What you will do -> Format the lines from the one containing "Out of (x=19, y=126), (x=185, y=86), which" through the one containing "84.8 metres", inclusive, as a JSON list of strings with one string per line and blank lines omitted.

Part of a data file

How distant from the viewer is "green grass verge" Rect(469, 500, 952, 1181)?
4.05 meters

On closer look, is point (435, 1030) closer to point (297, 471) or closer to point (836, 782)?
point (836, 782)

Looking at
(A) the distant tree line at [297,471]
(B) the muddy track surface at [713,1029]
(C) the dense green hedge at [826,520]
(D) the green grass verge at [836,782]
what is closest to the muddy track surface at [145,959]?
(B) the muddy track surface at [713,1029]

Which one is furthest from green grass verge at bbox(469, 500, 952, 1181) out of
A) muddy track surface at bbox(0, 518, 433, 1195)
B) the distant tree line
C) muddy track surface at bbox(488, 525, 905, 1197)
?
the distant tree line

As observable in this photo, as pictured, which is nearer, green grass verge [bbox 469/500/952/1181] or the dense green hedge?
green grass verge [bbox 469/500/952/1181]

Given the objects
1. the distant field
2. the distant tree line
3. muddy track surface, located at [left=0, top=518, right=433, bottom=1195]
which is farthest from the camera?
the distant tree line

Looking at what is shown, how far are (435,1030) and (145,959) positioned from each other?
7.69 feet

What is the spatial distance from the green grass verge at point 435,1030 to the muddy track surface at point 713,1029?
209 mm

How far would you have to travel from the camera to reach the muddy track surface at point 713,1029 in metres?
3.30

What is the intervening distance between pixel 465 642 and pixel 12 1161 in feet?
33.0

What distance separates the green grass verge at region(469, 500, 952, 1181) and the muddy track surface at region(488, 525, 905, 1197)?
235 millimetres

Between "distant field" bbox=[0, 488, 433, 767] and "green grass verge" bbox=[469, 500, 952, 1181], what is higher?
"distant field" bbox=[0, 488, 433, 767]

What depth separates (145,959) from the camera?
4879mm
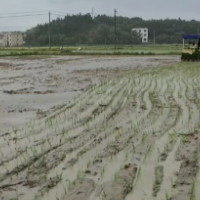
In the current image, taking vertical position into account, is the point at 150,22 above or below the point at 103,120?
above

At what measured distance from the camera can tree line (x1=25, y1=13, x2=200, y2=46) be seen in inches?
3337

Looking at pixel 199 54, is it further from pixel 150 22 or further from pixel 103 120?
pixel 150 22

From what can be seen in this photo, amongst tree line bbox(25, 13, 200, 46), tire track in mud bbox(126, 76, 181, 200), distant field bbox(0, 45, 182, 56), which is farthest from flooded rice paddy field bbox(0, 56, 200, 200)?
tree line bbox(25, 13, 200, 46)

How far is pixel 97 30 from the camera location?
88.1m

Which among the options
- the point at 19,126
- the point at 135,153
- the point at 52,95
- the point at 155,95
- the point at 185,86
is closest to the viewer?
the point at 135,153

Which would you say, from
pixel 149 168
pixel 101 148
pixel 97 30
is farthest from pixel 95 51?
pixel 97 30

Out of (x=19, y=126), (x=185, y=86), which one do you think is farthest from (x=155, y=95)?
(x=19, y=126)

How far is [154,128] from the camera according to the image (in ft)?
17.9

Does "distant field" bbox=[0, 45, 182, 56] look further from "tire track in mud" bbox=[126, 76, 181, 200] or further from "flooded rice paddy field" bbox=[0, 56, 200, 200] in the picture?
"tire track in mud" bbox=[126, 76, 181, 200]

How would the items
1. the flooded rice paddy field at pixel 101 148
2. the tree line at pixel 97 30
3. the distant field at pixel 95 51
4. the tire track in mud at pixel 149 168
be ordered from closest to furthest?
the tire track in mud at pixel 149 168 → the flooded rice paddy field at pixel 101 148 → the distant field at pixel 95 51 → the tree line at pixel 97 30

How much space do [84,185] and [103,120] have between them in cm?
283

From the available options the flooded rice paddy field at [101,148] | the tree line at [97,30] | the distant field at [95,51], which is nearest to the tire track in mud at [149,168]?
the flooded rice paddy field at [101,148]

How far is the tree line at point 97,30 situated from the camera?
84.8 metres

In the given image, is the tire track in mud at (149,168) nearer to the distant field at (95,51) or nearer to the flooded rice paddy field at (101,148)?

* * *

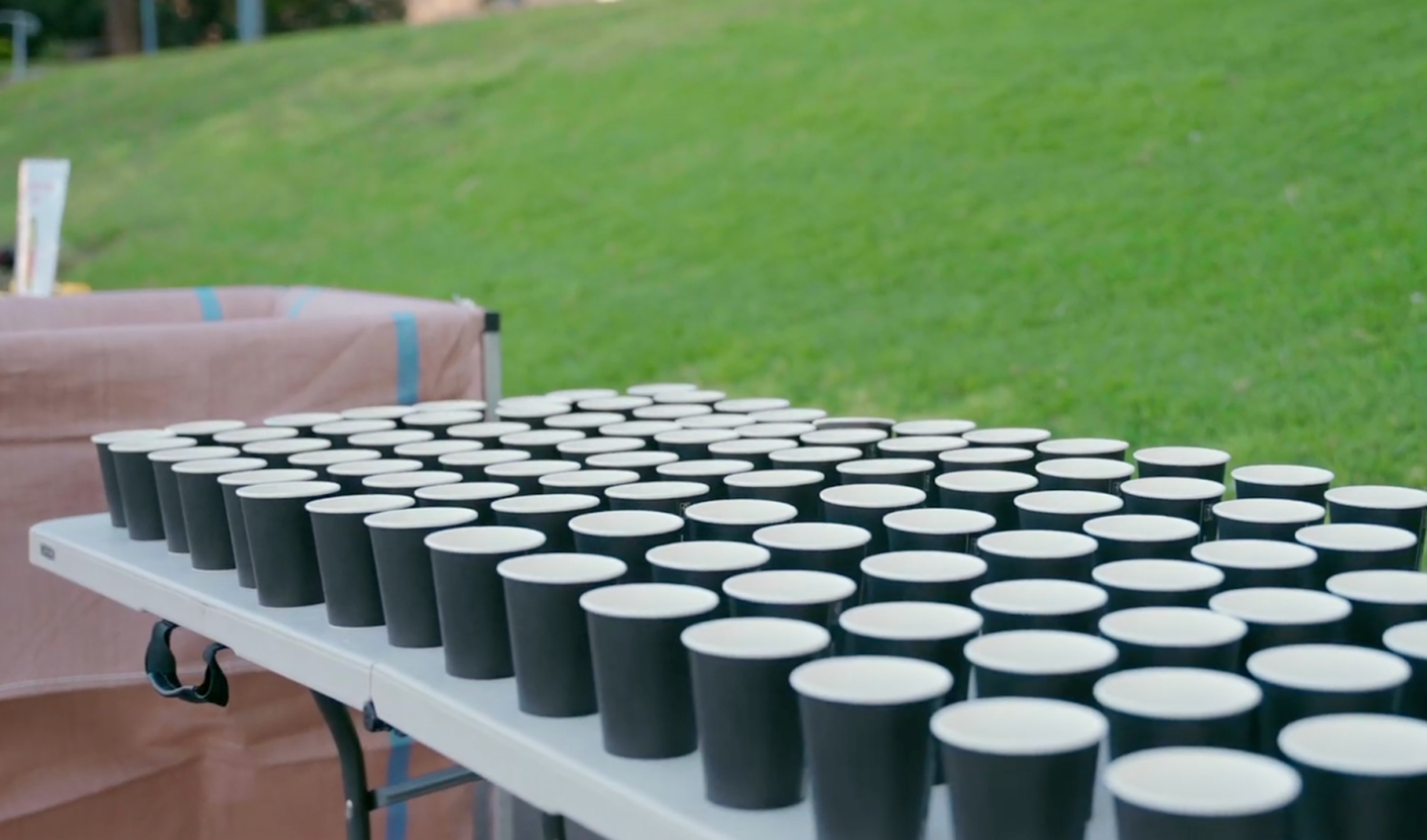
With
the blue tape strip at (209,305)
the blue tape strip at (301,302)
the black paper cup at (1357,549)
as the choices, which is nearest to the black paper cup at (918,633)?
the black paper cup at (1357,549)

Solution for this task ->
[
  "Out of (x=19, y=126), (x=185, y=86), which one do you think is farthest from (x=155, y=95)?",
  "(x=19, y=126)",
  "How far is [154,128] from the camera according to the image (in ft)?",
  "17.9",
  "Does \"distant field\" bbox=[0, 45, 182, 56] look further from \"tire track in mud\" bbox=[126, 76, 181, 200] or further from \"flooded rice paddy field\" bbox=[0, 56, 200, 200] in the picture?",
  "\"tire track in mud\" bbox=[126, 76, 181, 200]",
  "How would the items",
  "1. the flooded rice paddy field at pixel 101 148",
  "2. the tree line at pixel 97 30",
  "3. the distant field at pixel 95 51",
  "4. the tire track in mud at pixel 149 168",
  "be ordered from closest to furthest?",
  "the tire track in mud at pixel 149 168 → the flooded rice paddy field at pixel 101 148 → the distant field at pixel 95 51 → the tree line at pixel 97 30",
  "How much space do [84,185] and [103,120] have between them in cm?",
  "283",
  "From the available options the flooded rice paddy field at [101,148] | the tree line at [97,30] | the distant field at [95,51], which is nearest to the tire track in mud at [149,168]?",
  "the flooded rice paddy field at [101,148]",
  "How far is the tree line at point 97,30 situated from the camera?",
  "84.8 metres"
]